Tips must be received:
- **Voluntarily** from customers or via tip-sharing / tip pools—not service charges unless the customer can modify or reject them. ([irs.gov](https://www.irs.gov/newsroom/treasury-irs-issue-final-regulations-listing-occupations-where-workers-customarily-and-regularly-receive-tips-under-the-one-big-beautiful-bill?utm_source=openai))
- In cash or cash-equivalent media (credit cards, gift cards, mobile payments etc.), **not** locked into a negotiable or automatic service fee scenario. ([irs.gov](https://www.irs.gov/newsroom/treasury-irs-issue-final-regulations-listing-occupations-where-workers-customarily-and-regularly-receive-tips-under-the-one-big-beautiful-bill?utm_source=openai))
- For self-employed, must be reported properly on correct forms and within the business income. ([irs.gov](https://www.irs.gov/newsroom/the-one-big-beautiful-bill-what-gig-economy-workers-should-know?utm_source=openai))
## How Much and When?
- Deduction amount for tax year 2025: up to **$25,000** per return for single or joint filers. ([irs.gov](https://www.irs.gov/newsroom/the-one-big-beautiful-bill-what-gig-economy-workers-should-know?utm_source=openai))
- If self-employed: limited to net business income before applying this deduction. ([irs.gov](https://www.irs.gov/newsroom/the-one-big-beautiful-bill-what-gig-economy-workers-should-know?utm_source=openai))
- The provision is effective for tax years **2025 through 2028**. ([irs.gov](https://www.irs.gov/newsroom/one-big-beautiful-bill-provisions-individuals-and-workers?utm_source=openai))
## Practical Examples
| Scenario | Eligible? | How Deduction Works |
|---|---|---|
| Bartender in a restaurant, earns $20,000 in tips (cash + credit card), files jointly, MAGI $80,000 | Yes | Deduct full $20,000 from taxable income |
| Salon worker self-employed, $30,000 in tips, net business income $25,000 | Yes, but deduction limited to $25,000 net business income |
| Gig economy driver (listed occupation), reports tips via 1099-K, MAGI $160,000 single | No, due to phase-out; gets partial deduction if MAGI under threshold |
| Automatic 18% service charge with no customer opt-out | Not qualified — service charge not voluntarily paid │|
## Actionable Steps:
1. Track all tip income rigorously and collect relevant Forms (W-2, 1099s, or Form 4137 for unreported tips).
2. Verify that your occupation is included in the final regulation list effective June 12, 2026. ([irs.gov](https://www.irs.gov/newsroom/treasury-irs-issue-final-regulations-listing-occupations-where-workers-customarily-and-regularly-receive-tips-under-the-one-big-beautiful-bill?utm_source=openai))

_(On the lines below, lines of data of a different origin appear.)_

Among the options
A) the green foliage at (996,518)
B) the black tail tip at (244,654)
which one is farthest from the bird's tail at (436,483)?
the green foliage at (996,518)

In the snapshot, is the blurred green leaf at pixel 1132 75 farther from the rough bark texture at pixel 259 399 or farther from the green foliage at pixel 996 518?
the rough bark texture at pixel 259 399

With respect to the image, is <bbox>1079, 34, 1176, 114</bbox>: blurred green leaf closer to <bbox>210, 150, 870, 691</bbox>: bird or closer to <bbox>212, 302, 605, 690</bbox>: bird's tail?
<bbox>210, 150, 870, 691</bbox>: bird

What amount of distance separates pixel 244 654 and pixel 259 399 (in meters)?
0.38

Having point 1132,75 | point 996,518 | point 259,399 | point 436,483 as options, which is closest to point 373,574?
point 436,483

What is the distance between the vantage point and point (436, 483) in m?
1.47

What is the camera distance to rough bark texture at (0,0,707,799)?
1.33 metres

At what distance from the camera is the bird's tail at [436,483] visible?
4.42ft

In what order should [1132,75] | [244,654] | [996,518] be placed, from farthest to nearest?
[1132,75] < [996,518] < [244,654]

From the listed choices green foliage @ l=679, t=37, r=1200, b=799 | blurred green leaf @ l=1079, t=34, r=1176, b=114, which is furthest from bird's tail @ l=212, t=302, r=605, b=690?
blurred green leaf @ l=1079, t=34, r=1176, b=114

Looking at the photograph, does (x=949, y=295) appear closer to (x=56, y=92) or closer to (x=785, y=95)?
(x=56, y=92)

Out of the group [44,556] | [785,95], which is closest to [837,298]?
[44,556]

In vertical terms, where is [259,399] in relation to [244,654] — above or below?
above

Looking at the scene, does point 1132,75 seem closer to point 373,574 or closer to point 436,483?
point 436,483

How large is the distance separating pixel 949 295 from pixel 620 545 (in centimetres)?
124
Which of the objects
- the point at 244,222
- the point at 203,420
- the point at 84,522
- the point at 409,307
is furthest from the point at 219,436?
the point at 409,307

3. If self-employed, maintain properly documented net income figures for the relevant business.
4. For joint filers, keep MAGI below phase-out thresholds if possible—or know what credits and deductions are impacted.
5. Plan timing: as tax year 2025 is already past, make sure deduction is claimed on the 2025 return filed in 2026.
## Why It Matters
For many lower- and middle-income workers whose income includes substantial tip support, this deduction can **significantly reduce taxable income**. It represents a shift toward acknowledging real income sources often overlooked in traditional tax planning. Gig workers, service industry staff, and side business operators are among the primary beneficiaries.